02.09.–15.10.1995

Quasi über Nacht hat der 1968 in Remscheid geborene und heute in New York lebende Fotograf Wolfgang Tillmans mit Ausstellungen, Publikationen und seiner fotojournalistischen Tätigkeit für Zeitschriften (i-D, Spex, Interview) eine enorme Medienpräsenz und einen hohen Bekanntheitsgrad erreicht. Seine Fotografien von so vielfältigen Ereignissen und Genres wie der Love Parade in Berlin und dem Evangelischen Kirchentag in München, dem Klinikum Hirslanden in Zürich, Stilleben, Landschaften usw., scheinen den Nerv der Zeit zu treffen, ohne sich auf pure Manifestationen eines Zeitgeistes reduzieren zu lassen.

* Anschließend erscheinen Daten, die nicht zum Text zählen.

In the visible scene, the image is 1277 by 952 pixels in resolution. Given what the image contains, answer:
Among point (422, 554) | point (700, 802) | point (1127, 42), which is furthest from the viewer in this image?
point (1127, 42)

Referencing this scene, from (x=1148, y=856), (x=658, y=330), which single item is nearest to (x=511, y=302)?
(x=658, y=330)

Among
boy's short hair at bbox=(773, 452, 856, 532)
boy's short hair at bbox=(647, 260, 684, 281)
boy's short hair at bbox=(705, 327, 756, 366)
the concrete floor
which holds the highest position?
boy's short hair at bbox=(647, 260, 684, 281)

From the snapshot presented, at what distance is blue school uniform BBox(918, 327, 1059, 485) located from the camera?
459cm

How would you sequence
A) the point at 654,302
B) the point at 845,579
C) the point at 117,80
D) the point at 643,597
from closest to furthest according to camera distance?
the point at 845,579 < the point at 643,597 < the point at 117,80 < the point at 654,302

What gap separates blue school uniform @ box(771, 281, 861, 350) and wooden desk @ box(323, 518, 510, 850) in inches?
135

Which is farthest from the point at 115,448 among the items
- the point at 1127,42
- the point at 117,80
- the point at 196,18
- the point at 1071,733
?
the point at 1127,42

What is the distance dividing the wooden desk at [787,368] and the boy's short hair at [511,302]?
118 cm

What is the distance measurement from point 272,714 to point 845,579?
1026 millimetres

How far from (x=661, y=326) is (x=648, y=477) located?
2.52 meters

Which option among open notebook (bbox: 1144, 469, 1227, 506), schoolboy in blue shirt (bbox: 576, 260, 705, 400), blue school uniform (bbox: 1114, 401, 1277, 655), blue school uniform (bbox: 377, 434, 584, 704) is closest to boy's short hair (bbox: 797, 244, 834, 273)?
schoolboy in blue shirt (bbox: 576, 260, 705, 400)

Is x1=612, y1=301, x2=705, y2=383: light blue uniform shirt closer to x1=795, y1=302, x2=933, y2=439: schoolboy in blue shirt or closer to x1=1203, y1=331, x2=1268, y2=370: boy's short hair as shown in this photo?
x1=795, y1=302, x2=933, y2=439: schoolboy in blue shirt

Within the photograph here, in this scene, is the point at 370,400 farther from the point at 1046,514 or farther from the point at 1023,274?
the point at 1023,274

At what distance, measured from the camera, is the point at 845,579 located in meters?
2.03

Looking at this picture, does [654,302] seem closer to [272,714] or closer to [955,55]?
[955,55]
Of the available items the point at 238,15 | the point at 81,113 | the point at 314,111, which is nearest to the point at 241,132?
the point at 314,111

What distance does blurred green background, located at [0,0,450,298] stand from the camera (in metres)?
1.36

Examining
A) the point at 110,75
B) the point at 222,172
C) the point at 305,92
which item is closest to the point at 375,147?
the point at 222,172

Manche Kritiker sehen in Tillmans' Werk vor allem eine Beschäftigung mit den Themen Jugend, Generation X und Rave. Obwohl sich Tillmans offensichtlich seiner eigenen Generation verpflichtet fühlt, sind dies nicht so sehr die Themen als die Ausgangspunkte für eine tiefergehende Fragestellung nach Identität und (Re-) Präsentation. Tillmans erstellt nicht Typologien von gesellschaftlichen Gruppen bzw. von einer bestimmten Generation, sondern spürt vielmehr persönlichen Lebensentwürfen nach. Er ist kein Dokumentarist einer Jugendkultur oder eines Lifestyle, sondern fasziniert von dem Bild, das sich Menschen von sich selbst machen und das sie durch Mode, Körperhaltung und Pose vermitteln. Die Verkörperung dieses Selbstentwurfs im fotografischen Bild entsteht in oszillierender Wechselbeziehung mit dem Fotografen und den Inszenierungen und "Images", die dieser von den abgebildeten Personen entwirft.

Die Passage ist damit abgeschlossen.